[Records supplied]

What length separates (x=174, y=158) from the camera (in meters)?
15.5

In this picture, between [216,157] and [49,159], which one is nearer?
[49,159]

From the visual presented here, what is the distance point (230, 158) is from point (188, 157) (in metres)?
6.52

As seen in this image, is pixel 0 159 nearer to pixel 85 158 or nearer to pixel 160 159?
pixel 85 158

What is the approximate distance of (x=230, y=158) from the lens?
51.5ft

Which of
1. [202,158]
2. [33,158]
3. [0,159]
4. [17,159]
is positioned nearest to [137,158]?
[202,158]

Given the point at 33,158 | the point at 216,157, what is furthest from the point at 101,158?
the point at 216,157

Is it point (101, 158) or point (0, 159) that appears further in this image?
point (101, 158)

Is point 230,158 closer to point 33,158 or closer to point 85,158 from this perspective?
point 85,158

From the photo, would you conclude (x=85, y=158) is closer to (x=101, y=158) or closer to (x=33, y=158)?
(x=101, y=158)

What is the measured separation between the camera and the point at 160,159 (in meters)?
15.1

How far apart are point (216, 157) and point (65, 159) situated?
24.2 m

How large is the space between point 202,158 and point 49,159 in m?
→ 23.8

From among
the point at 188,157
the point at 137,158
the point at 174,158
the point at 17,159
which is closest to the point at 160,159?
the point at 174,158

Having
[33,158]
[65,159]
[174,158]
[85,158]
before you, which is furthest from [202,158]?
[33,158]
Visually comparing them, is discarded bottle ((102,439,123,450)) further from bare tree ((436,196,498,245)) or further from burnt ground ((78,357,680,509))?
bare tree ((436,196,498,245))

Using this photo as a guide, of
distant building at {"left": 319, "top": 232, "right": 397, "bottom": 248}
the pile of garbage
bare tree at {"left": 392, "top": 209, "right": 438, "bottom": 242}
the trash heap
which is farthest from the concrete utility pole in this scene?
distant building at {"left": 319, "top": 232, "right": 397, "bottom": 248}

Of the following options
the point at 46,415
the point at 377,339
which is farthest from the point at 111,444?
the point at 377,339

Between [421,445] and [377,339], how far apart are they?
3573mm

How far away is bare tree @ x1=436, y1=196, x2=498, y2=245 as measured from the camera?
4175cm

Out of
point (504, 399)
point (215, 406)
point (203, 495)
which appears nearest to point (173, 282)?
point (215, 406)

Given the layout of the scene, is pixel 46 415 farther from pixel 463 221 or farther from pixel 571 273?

[What is being asked] Repeat the data above exactly.

[Solution to the exercise]
What length separates (x=174, y=158) from the camera (in meters)?
15.5

In this picture, between [216,157] and [49,159], which one is nearer?
[49,159]

From the visual presented here, what is the distance point (230, 158) is from point (188, 157) (in metres)?
6.52

As seen in this image, is pixel 0 159 nearer to pixel 85 158 or nearer to pixel 160 159?
pixel 85 158

What is the approximate distance of (x=230, y=158) from the lens?
51.5ft

Which of
1. [202,158]
2. [33,158]
3. [0,159]
4. [17,159]
is positioned nearest to [137,158]?
[202,158]

Given the point at 33,158 | the point at 216,157, what is furthest from the point at 101,158?
the point at 216,157

Is it point (101, 158) or point (0, 159) that appears further in this image?
point (101, 158)

Is point 230,158 closer to point 33,158 or closer to point 85,158 from this perspective?
point 85,158

From the photo, would you conclude (x=85, y=158) is closer to (x=101, y=158) or closer to (x=33, y=158)?
(x=101, y=158)

What is the measured separation between the camera and the point at 160,159 (in meters)?
15.1

How far apart are point (216, 157) and point (65, 159) situated?
24.2 m

How large is the space between point 202,158 and point 49,159 in m?
→ 23.8

From among
the point at 188,157
the point at 137,158
the point at 174,158
the point at 17,159
which is closest to the point at 160,159?
the point at 174,158

Having
[33,158]
[65,159]
[174,158]
[85,158]
before you, which is furthest from [202,158]?
[33,158]
Visually comparing them, is discarded bottle ((102,439,123,450)) further from bare tree ((436,196,498,245)) or further from burnt ground ((78,357,680,509))?
bare tree ((436,196,498,245))

Using this photo as a guide, of
distant building at {"left": 319, "top": 232, "right": 397, "bottom": 248}
the pile of garbage
bare tree at {"left": 392, "top": 209, "right": 438, "bottom": 242}
the trash heap
which is farthest from the concrete utility pole in this scene?
distant building at {"left": 319, "top": 232, "right": 397, "bottom": 248}

Of the following options
the point at 46,415
the point at 377,339
which is farthest from the point at 111,444?
the point at 377,339

Between [421,445] and [377,339], how far apart are they?
3573mm

How far away is bare tree @ x1=436, y1=196, x2=498, y2=245 as measured from the camera?
4175cm

Out of
point (504, 399)
point (215, 406)
point (203, 495)
which appears nearest to point (173, 282)?
point (215, 406)

Given the layout of the scene, is pixel 46 415 farther from pixel 463 221 or farther from pixel 571 273?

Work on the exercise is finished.